И опять ему снилась какая-то чертовщина. Бабка Наталья, старуха больная и ругательная, протягивала ему горсть мятых вишен и, шамкая провалившимся ртом, бубнила в ухо: «Вожми, Петюшка, вожми не брежгуй…» А потом, покойный начальник службы движения Егоркин, стуча кулаком по столу, честил его на чем свет стоит: «Под трибунал захотел, Лашков! У меня не засохнет!» Петр Васильевич хотел было громко обидеться, за что, мол, но вдруг вспомнил, за что, и промолчал. Следом за Егоркиным, выплыла из небытия собственная его — Лашкова — свадьба, на которой приходившийся ему тестем забойщик Илья Парфеныч Махоткин, пьяный в дымину, лез к нему целоваться и при этом хрипло изрыгал: «Ой сю, сю, сю, сю, сю, сю, сю, я вас, то есть, попросю, вы мине не кушайтя, вы мине послушайтя…» А затем его уносил сквозь снег поезд голодного года и в призрачном свете коптилки кто-то тоненько тянул из-под лавки: «Прощай, Маруся дорогая, прощай, сынок мой дорогой. Тебя я больше не увижу, лежу с разбитой головой…» После чего он стоял, защищая тамбур, а на него со всех сторон лезли лица — много лиц, знакомые и незнакомые. «Осади! Осади назад!» — надрывался Петр Васильевич, но лица лезли и лезли, лезли, молчаливо тараща на него глаза…

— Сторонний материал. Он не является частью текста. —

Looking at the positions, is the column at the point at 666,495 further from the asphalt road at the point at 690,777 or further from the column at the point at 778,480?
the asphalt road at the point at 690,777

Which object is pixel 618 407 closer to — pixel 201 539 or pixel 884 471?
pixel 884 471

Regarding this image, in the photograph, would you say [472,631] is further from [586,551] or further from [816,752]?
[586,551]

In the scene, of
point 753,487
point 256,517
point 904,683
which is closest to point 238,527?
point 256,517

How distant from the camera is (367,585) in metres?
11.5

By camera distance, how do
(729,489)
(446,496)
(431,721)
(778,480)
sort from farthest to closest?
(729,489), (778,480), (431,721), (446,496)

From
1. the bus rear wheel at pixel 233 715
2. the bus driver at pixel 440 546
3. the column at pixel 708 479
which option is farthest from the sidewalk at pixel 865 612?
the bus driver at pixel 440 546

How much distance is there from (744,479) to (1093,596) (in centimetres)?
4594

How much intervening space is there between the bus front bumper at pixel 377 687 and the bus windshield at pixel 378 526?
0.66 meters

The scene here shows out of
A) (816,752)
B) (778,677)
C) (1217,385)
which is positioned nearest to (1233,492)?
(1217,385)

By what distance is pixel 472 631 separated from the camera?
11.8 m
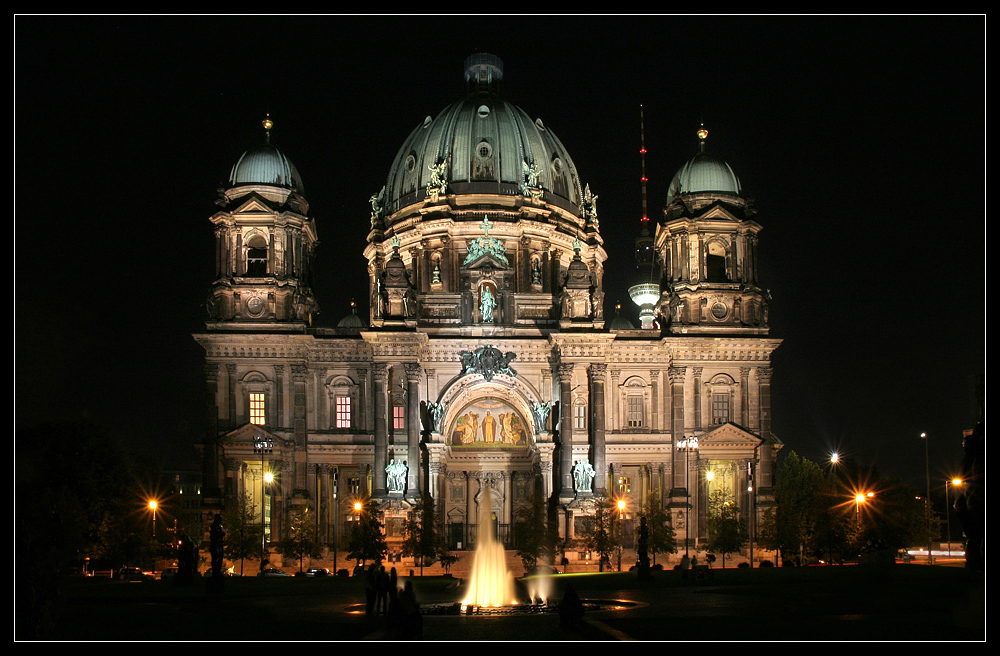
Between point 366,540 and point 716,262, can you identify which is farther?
point 716,262

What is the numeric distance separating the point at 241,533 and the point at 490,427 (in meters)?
22.3

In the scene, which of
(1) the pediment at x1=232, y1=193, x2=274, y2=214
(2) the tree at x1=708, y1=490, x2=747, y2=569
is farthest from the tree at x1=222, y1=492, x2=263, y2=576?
(2) the tree at x1=708, y1=490, x2=747, y2=569

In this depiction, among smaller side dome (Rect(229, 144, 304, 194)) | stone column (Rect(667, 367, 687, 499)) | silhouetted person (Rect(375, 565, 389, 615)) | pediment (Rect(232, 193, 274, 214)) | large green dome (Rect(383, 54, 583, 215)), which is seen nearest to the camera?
silhouetted person (Rect(375, 565, 389, 615))

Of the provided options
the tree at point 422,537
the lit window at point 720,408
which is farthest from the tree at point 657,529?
the tree at point 422,537

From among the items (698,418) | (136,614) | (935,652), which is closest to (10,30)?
(136,614)

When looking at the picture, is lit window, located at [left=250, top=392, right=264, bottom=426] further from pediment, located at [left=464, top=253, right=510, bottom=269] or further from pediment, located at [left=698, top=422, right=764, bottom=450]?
pediment, located at [left=698, top=422, right=764, bottom=450]

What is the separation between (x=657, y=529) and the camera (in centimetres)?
7619

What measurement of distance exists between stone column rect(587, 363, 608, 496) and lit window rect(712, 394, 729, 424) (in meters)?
8.37

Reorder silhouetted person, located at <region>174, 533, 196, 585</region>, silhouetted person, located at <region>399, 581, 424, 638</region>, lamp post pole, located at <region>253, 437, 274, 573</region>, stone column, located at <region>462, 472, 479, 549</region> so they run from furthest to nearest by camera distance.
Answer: stone column, located at <region>462, 472, 479, 549</region>
lamp post pole, located at <region>253, 437, 274, 573</region>
silhouetted person, located at <region>174, 533, 196, 585</region>
silhouetted person, located at <region>399, 581, 424, 638</region>

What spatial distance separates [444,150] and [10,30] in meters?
75.5

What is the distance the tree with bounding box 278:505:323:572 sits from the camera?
244ft

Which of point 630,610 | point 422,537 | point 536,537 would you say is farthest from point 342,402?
point 630,610

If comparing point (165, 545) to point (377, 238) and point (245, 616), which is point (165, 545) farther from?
point (245, 616)

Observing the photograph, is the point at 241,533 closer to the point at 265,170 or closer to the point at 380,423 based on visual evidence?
the point at 380,423
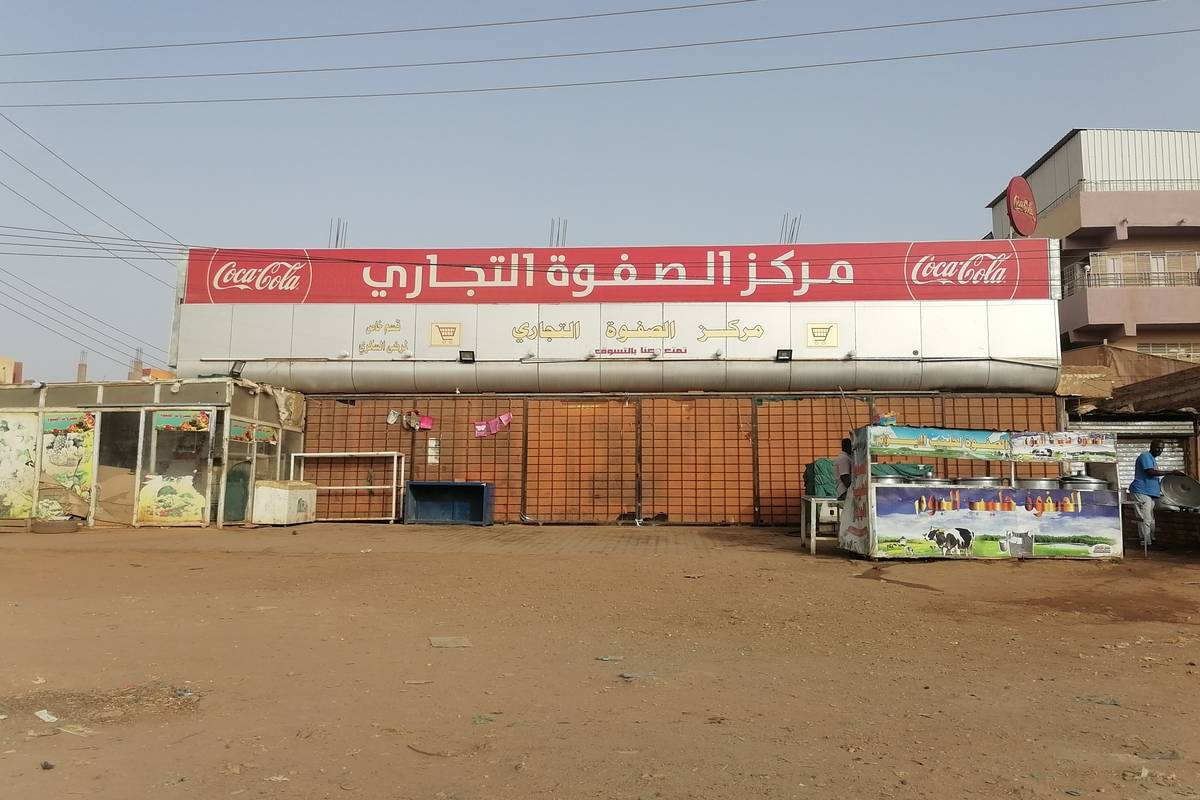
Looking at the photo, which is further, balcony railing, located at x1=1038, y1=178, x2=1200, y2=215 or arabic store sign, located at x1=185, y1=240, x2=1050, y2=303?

Пробуждение Петра Васильевича отстаивалось долго и тяжело. Кутерьма расплывчатых видений еще, казалось, кружила в комнате, а день уже проникал его предстоящими заботами. Следовало сегодня же выхлопотать дочери место, где бы она могла без ущерба для своей привязанности к нему, заняться стоющим делом.

Старик привычно потянулся было к перегородке, но тут же, словно перегородка сделалась вдруг раскаленной, отдернул руку и не без горечи усмехнулся про себя: «Забывчив стал, седой черт! Не можешь без прислуги».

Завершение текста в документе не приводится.